Пан Циприанович улыбнулся и сказал:
— Нет, уж вам придется вернуться одному.
— Почему же так?
— Потому что я тоже поступлю в войско…
— Вы хотите служить в войске? — с изумлением спросил ксендз Войновский.
— И да и нет, ибо одно дело поступить на военную службу и сделать из этого свое занятие, а другое — отправиться только в одну экспедицию. Стар я уже, правда, но и старше меня часто становились в ряды при одном звуке трубы Градыва. Я послал единственного сына — и это правда, но ведь для отчизны не может быть слишком большой жертвы. Так рассуждали и мои родители, и за это вознаградила их наша мать-отчизна величайшей честью, какую она могла оказать. Итак, для нее нужно отдать хотя бы последний грош, хотя бы последнюю каплю крови. А если бы даже пришлось умереть, подумайте, ваше преподобие, какое это великое счастье, какая прекрасная смерть! Раз нужно все равно умереть, так не лучше ли на поле славы, рядом с сыном, чем на постели, и от сабли или от пули, чем от болезни, а вдобавок еще умереть в борьбе за веру и родину?..

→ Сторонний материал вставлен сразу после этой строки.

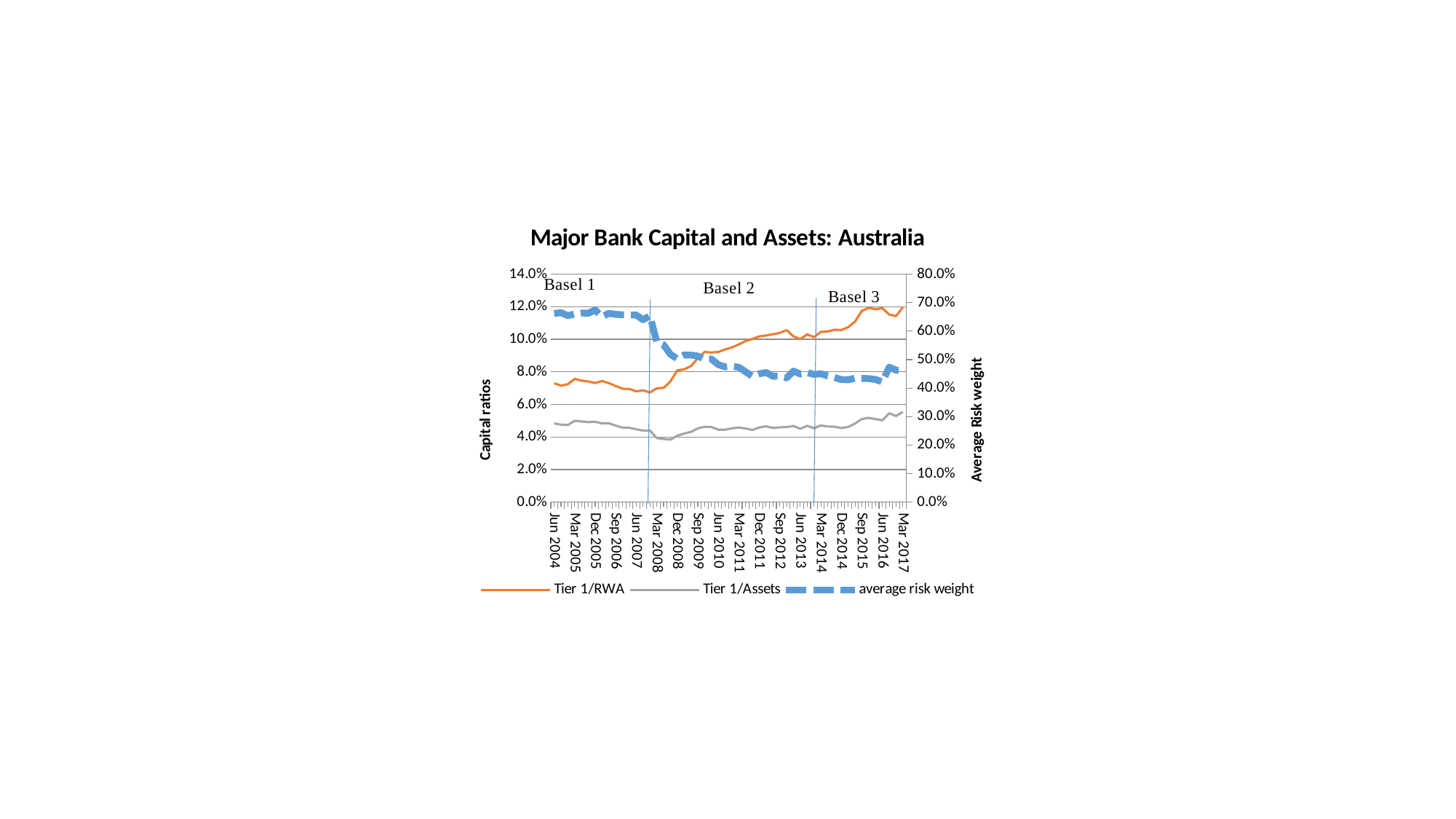
Is the value for Tier 1/RWA at Mar 2017 greater or less than 10.0%? greater Is the value for Tier 1/Assets at Mar 2017 greater or less than 4.0%? greater How many series does the legend list? 3 What type of chart is shown on the slide? line chart Is the value for Tier 1/RWA at Jun 2004 greater or less than 8.0%? less What is the title of the chart? Major Bank Capital and Assets: Australia At Mar 2017, which is larger on the capital ratios axis: Tier 1/RWA or Tier 1/Assets? Tier 1/RWA Does the Tier 1/RWA series generally rise or fall from Jun 2004 to Mar 2017? rise What is the label of the right-hand vertical axis? Average Risk weight Does the average risk weight series generally rise or fall from Jun 2004 to Mar 2017? fall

Тут пан Циприанович сам растрогался собственными словами и, подняв руки, начал повторять: «Дай-то Бог! Дай-то Бог!», а ксендз Войновский обнял его и сказал:
— Дай Бог, чтобы в Речи Посполитой было как можно больше граждан, похожих на вашу милость, ибо столь же благородных найдется в ней немного, а еще более благородных, пожалуй, и вовсе нет. Разумеется, шляхтичу гораздо пристойнее умереть на поле брани, чем на собственной постели, и раньше все так думали, но теперь наступили плохие времена. Отчизна и вера — это один большой алтарь, а человек — это капля мирры, которой предназначено сгореть во славу алтаря!.. Да!.. Теперь плохие времена… Война для вашей милости ведь тоже не новость — правда?